An insgesamt 19 medizinsoziologischen Standardtexten, Erstübersetzungen und Originalarbeiten läßt sich der derzeitige Entwicklungsstand der noch jungen Bindestrich-Soziologie ablesen. Echter Lernstoff dürfte die systematische Übersicht gesundheitspolitischer Kontroversen am Schluß des Buches sein. Ansonsten erleichtern die Herausgeber dem Leser die Orientierung nicht gerade: die Heterogenität von Autoren, Einzelproblemen und methodischem Ansatz beispielsweise, die solche Anthologien facettenreich, aber auch für den Neuling verwirrend macht, hätte eigentlich einen breiteren, verbindenden Text verlangt.

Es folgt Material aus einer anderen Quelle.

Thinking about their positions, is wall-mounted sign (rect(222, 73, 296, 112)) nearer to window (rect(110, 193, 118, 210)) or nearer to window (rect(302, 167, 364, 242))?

Nacheinander werden wissenschaftstheoretische Grundlagen der Medizin, Krankheitsbilder in der Gesellschaft, der Sozialstaat mit seinem Versicherungswesen, der Pharmamarkt, der ärztliche und der pflegerische Arbeitsprozeß abgehandelt. Auf diese Weise kommt ein stattlicher Mängelkatalog des bundesdeutschen Gesundheitswesens zusammen, der in zahlreiche Reformvorschläge mündet.

Auch diese Soziologen können indessen kaum Patentrezepte für eine verbesserte ärztliche und pflegerische Leistung anbieten. Sicher tun sie recht daran, dem sozialen und ökonomischen Hintergrund des Gesundheitssystems in der Bundesrepublik mehr Aufmerksamkeit zu schenken, als es die traditionelle Sozialmedizin gewohnt war. Wenn allerdings behauptet wird, daß das bundesdeutsche Gesundheitswesen lediglich "durch die gesamtgesellschaftliche Entwicklung zu einer voll entfalteten kapitalistischen Produktionsweise zu begreifen ist", dann machen es sich die Herausgeber, die meist an der Freien Universität Berlin forschen und lehren, in modischer Attitüde etwas einfach.

Das mitunter ausufernde Gewinnstreben von Ärzten sollte jedenfalls nicht mit den Auswüchsen des Kapitalismus verwechselt werden. Im Gegenteil, die heutige gesundheitspolitische Mangelsituation ist eher antikapitalistischen Ursprungs. Entstand doch die ständische Subkultur der Ärzte im 19. Jahrhundert aus dem Bemühen heraus, die ärztlichen Privilegien gegen die aufziehende moderne Wirtschaftsordnung zu verteidigen und die Einordnung der ärztlichen Tätigkeit in die Reichsgewerbeordnung zu verhindern.